SPECIAL REPORT: INTERNATIONAL EDUCATION

Perhaps surprisingly, eight months after the Sept. 11 terrorist attacks, college students nationally seem more interested than ever in overseas study. At colleges large and small, public and private, educators eagerly welcome the heightened interest. Many had feared collapse of study abroad programs as images of hijacked airplanes crashing into the World Trade Center and the Pentagon played constantly on TV. Educators braced themselves for students already overseas clamoring to come home, as well as students here withdrawing their applications or not bothering to apply. And in fact, some educators saw a small drop in U.S. students going abroad for the current spring semester.
However, those involved in international education now say they are swamped with applications and inquiries for study abroad programs for this summer and fall semester. Nationally, statistics won’t be available until the fall, but “at worst, we’re holding steady, and at best, we’re rising,” says Dr. Victor Johnson, associate executive director for public policy at NAFSA, the Association of International Educators.

- [RECORDED DATA]
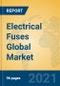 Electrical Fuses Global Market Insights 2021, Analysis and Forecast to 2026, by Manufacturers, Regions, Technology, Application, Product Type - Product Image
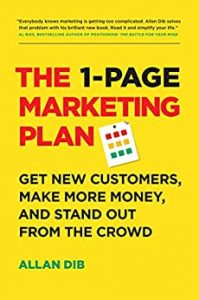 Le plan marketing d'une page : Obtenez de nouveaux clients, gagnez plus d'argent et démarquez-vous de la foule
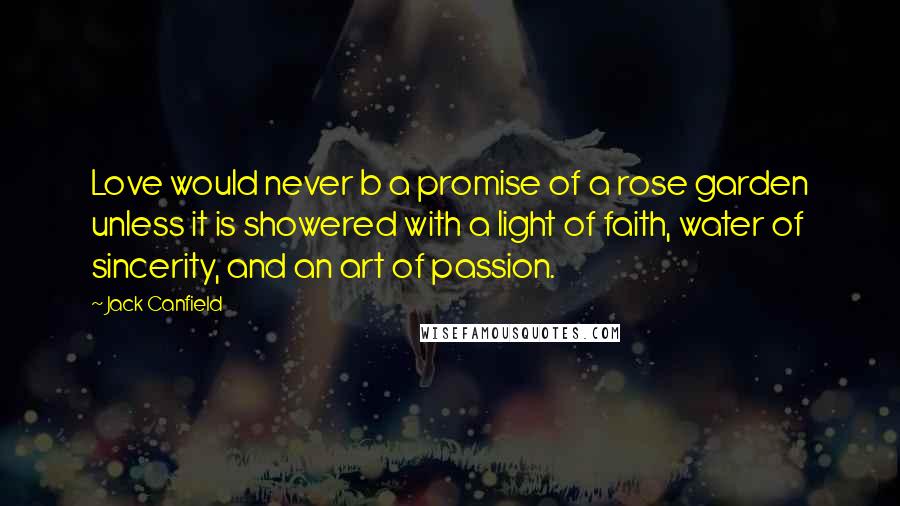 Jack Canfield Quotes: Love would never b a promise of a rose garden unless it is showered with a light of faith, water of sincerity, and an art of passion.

- [EXERCISE DESCRIPTION] In the report on international education, which kinds of colleges are said to welcome the heightened interest in overseas study? List each one. The lines after the report are separate material and are unrelated to it.

- [EXERCISE SOLUTION] Large, small, public, and private colleges.